The doctor had called ahead so they were ready to go not long after we arrived. They got Tori prepped for delivery while Josef and I waited in the maternity waiting area.
Josef was so sad about the whole process. Poor kid isn’t as bad these days, but back when he was younger he was so glum sometimes from losing his Momma to disease all those years ago.
Anyway, Tori had little Rickard around two am. We were so excited.
I’ll be honest, I could do without the nasty diapers and the spitting up, that stuff was so gross I couldn’t stomach it. The one time he spit up on my new blouse and I about puked! ‘Forever unclean!’ It reminded me of back in the early days here in Windenburg when we didn’t have any money and Tori fed us fish she caught in the nearby stream almost every night! I would see those icky scales and glassy eyes and nearly lost it!
But anyway, where was I? Oh yeah, Rickard. Most of the time though I was in heaven to play “Momma” to our new little Ric.
Not long after Ric was born we celebrated Josef becoming a teen. We celebrated with just the family here at home.
Tori had strict rules again regarding people coming over. She didn’t want it to get back to the Munch family about Ric. It was almost like we were in the beginning when we first came to town.
Noone could come over, don’t talk to anyone, watch what you say and who you talk to! All those rules, and with Tori trying to hide Ric from the Munch family, it was almost as bad again! (Though at least we don’t eat fish for every meal yay!) It was especially hard for Josef because Lucas was his best friend and he really had to be extra careful around him. Josef stopped hanging out with Lucas outside of school and I was watching him like a hawk when we were on the bus and at school.

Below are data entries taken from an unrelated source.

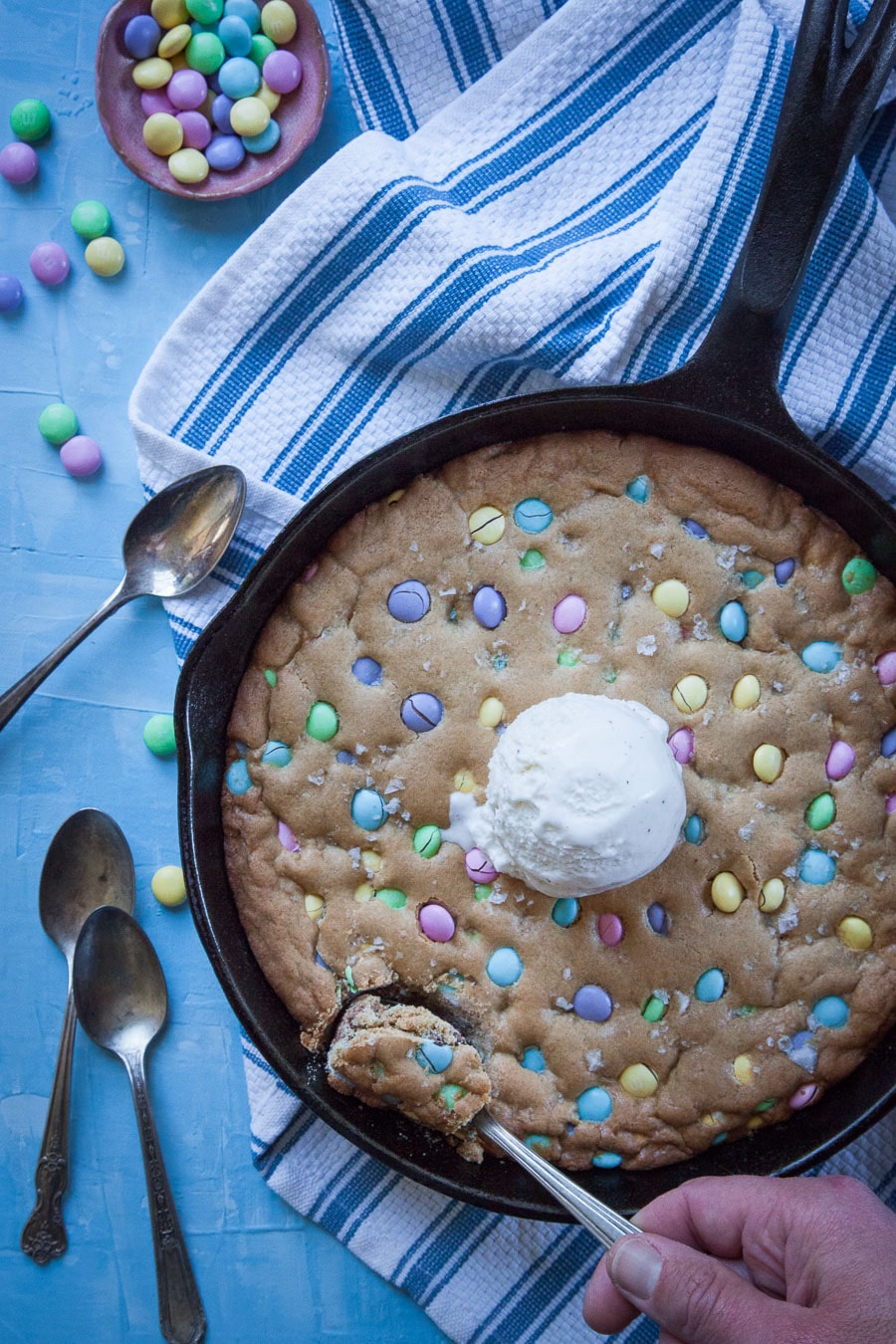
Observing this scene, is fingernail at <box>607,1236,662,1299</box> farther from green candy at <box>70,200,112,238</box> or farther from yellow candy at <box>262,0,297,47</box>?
yellow candy at <box>262,0,297,47</box>

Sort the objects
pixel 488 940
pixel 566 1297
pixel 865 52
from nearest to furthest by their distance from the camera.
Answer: pixel 865 52 < pixel 488 940 < pixel 566 1297

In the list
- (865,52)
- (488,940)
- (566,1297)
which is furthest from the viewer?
(566,1297)

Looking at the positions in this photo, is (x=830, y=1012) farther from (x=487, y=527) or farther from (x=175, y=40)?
(x=175, y=40)

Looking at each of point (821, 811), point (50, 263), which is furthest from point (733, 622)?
point (50, 263)

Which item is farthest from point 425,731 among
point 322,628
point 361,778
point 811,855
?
point 811,855

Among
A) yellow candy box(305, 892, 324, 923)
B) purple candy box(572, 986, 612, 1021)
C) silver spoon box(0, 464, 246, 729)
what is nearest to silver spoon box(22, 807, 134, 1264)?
silver spoon box(0, 464, 246, 729)

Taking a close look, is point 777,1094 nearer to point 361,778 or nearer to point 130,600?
point 361,778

So, having a party with people here at our house and having baby Rickard here would be hard to explain. I can just see Lucas telling his Mom, then Mrs. Munch telling Wolfgang about his baby. Ugh, fireworks for sure. Nope, Tori wasn’t taking any chances.
Anyway, Tori made Josef his favorite chocolate cake and we sang to him.

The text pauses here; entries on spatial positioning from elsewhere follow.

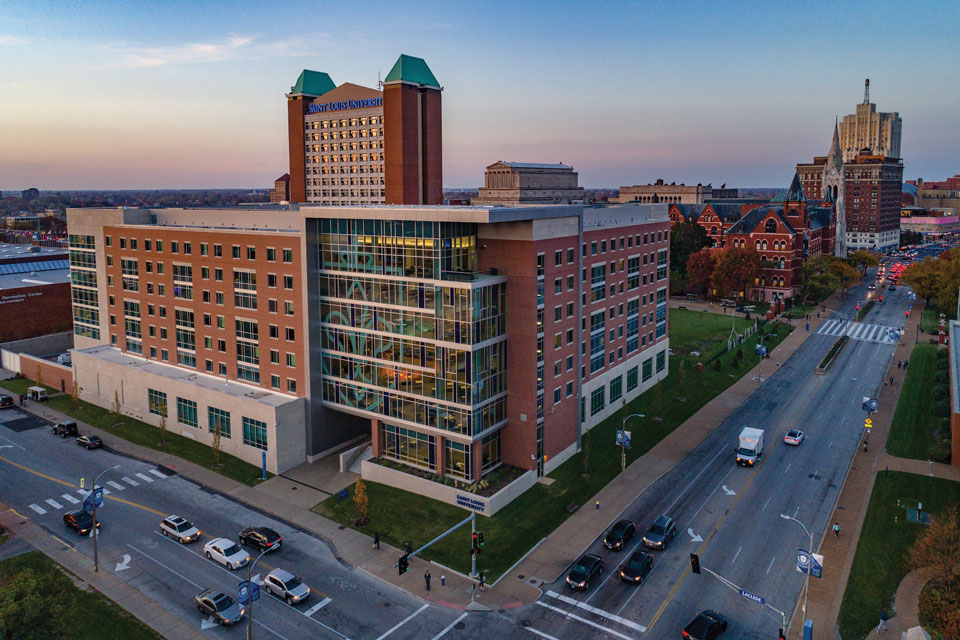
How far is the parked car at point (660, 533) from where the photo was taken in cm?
4516

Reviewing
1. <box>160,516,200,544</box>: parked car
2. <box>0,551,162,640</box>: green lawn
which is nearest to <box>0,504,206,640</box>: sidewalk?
<box>0,551,162,640</box>: green lawn

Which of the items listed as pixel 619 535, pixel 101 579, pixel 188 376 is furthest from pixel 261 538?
pixel 188 376

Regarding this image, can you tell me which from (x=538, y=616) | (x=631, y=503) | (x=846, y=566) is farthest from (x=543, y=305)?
(x=846, y=566)

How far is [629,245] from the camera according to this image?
73.4 meters

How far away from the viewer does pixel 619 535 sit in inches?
1802

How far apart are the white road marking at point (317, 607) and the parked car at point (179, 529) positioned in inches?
502

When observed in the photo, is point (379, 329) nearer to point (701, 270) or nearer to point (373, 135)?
point (701, 270)

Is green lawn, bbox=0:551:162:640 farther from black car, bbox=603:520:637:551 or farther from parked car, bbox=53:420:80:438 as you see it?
black car, bbox=603:520:637:551

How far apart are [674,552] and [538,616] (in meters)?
12.0

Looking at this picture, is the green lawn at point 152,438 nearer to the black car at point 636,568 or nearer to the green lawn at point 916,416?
the black car at point 636,568

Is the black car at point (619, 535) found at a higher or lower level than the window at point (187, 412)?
lower

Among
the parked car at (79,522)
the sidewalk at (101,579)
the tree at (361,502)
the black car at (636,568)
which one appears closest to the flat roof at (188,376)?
the tree at (361,502)

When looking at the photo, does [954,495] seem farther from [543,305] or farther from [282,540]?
[282,540]

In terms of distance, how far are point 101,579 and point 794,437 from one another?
58.8m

I think he liked the little party. I couldn’t wait to show him around the high school when we returned to school the next term. He’s always been such a silly boy, but he got really sad though thinking about going to high school and leaving grade school behind.
Since becoming a teen, Josef started thinking more about the type of home he’d like to own someday. We both know Tori does the best she can with her job at the Gallery and all, but Josef wants more in his future than our small house.
He talks about wanting a big house someday. Maybe even a mansion! I look at him and smile. Growing up so poor hasn’t been easy, and I’m sure it’s because of losing you, never knowing Dad and it being just me and Tori for so long, but for me, it’s always been about family. I feel like if I could just have my family around me. Lots of children and a loving home life. That’s going to make me happy. Well that and being an amazing programmer and kick ass game designer. Yeah, all of that!
Well, I better go, I’ll write more soon, this was sorta fun!